Nearly 40 per cent of child abuse cases investigated by the Ministry of Social and Family Development (MSF) in the past three years involved victims younger than seven, The Straits Times has learnt.
Yet, pre-schools have been found to be inadequate in spotting signs of child abuse, said experts, who called for regular standardised training for the teachers, which is currently not available.
This is important as many child abusers are immediate family members and pre-school educators become an important line of defence for the children, they said.
Child abuse includes physical abuse, sexual abuse, emotional or psychological abuse and neglect. They involve children up to age 16. MSF investigates cases in which the abuse happens within the family.
Over the years, the number of child abuse cases has shot up.
It more than doubled from 381 in 2014, to 873 last year. In 2015, there were 551 cases.
The authorities have said this is due to more rigorous screening tools that improved the detection and reporting of cases, and more people being trained by MSF to use these tools.
In a statement to The Straits Times last week, the Early Childhood Development Agency (ECDA) and MSF's Child Protective Service said that more will be done to train pre-school educators.
A system with an online manual that guides them on when and how suspected child abuse cases should be reported to the ministry will be rolled out from next month.
Online child protection training modules - which instructs pre- school educators in areas such as spotting signs of child abuse and using the screening tools - are also "in the early stages of development, and will undergo testing and enhancements before (being) made available in late 2018".
Currently, a 23-page Sector-Specific Screening Guide for educators is on ECDA's Child Care Link website for pre-school educators to refer to. It gives examples of situations that they are likely to encounter - including potential child abuse cases - and is meant to help them know which concerns should be reported to the ministry.
But a recent survey by the Singapore Children's Society (SCS) suggests that pre-school teachers are not well-trained in handling child abuse cases or are not aware of the resources available (see other story).
It polled 336 pre-school staff, of whom 60 per cent had more than 10 years of experience and 62 per cent were in leadership or management positions. Just over a quarter of those polled said they knew of the guide for educators.
The level of training in handling suspected child abuse cases - for would-be educators before they are certified - also seems to be patchy.
Seed Institute, the largest pre-school training provider, said all its diploma and certificate courses have content on this topic. Students learn about spotting signs of child abuse, reporting procedures and working with families in a two-hour session. Ngee Ann Polytechnic, which offers a diploma in early childhood education, said about eight hours is spent on covering content on child protection.

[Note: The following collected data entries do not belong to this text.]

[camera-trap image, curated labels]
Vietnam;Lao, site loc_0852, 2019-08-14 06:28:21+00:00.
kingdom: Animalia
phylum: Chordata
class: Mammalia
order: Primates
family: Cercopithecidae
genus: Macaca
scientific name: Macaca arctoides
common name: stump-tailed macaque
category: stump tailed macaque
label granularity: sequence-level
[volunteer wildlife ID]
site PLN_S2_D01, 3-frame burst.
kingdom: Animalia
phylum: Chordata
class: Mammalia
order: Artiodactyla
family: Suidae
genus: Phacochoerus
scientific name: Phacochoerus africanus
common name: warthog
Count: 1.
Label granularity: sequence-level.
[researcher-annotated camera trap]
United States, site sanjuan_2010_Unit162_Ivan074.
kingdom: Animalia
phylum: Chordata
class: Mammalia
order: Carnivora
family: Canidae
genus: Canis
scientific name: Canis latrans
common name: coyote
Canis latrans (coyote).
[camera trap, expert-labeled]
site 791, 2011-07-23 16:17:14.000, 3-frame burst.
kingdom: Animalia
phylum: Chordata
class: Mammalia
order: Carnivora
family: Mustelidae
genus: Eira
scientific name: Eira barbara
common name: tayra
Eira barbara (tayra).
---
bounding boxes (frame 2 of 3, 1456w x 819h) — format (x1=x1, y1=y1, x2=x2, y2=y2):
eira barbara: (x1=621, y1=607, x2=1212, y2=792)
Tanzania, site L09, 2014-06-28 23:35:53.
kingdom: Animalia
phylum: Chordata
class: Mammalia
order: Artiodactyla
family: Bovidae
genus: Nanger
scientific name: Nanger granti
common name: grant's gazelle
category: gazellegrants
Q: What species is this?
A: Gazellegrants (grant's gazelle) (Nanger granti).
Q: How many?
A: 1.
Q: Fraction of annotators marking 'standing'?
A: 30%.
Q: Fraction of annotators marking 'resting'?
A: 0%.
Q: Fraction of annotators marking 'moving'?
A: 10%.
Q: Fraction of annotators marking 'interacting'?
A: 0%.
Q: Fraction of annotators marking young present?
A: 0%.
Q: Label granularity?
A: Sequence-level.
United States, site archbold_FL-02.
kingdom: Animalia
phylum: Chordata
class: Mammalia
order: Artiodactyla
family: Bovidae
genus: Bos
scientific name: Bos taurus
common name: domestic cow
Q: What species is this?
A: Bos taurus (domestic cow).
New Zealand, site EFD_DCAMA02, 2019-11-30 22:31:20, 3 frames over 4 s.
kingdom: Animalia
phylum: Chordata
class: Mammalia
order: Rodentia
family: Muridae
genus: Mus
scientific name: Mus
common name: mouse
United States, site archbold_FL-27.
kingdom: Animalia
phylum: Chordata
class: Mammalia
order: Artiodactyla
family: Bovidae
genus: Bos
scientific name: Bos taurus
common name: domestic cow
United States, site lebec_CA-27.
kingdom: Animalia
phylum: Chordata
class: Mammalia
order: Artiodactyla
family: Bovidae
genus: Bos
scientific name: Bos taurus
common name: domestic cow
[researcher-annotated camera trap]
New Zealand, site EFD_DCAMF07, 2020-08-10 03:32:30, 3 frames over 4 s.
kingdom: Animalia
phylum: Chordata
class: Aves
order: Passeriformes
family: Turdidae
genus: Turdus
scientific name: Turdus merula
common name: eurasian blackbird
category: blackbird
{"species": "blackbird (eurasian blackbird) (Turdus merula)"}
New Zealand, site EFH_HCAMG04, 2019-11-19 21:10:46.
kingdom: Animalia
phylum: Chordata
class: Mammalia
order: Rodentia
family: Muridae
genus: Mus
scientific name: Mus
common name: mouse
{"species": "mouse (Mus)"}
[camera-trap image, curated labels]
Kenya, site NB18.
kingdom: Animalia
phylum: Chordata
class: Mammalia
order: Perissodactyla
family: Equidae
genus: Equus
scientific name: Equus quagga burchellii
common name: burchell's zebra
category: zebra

SCS' course for pre-school teachers on handling suspected sexual abuse cases and imparting body safety skills to children - including how to differentiate between good and bad touches - lasts a full day. But this is an optional course and costs pre-schools $194 per participant, before subsidies.
Dr Rebecca Chan, a pre-school consultant with more than 18 years of experience, noted that all pre- school educators have to be certified first aiders, and suggested that training on handling suspected child abuse cases be done as part of refresher courses in first aid. First aid certificates are valid for two years.
SCS' chief executive Alfred Tan and educators agreed that it was vital for such training to "not be a one-off affair".
MacPherson Sheng Hong Childcare Centre principal Wendy Tan said: "It would be good for training to be done regularly because after a while, the knowledge could be forgotten or we take it for granted."
One of the survey respondents also suggested a registry of suspected child abuse cases, saying that parents sometimes re-enrol the child in another school where the abuse has not detected.
Mr Tan said: "Some pre-schools may worry that it would be troublesome to flag cases or that parents would be unhappy. But the child's best interests should be paramount."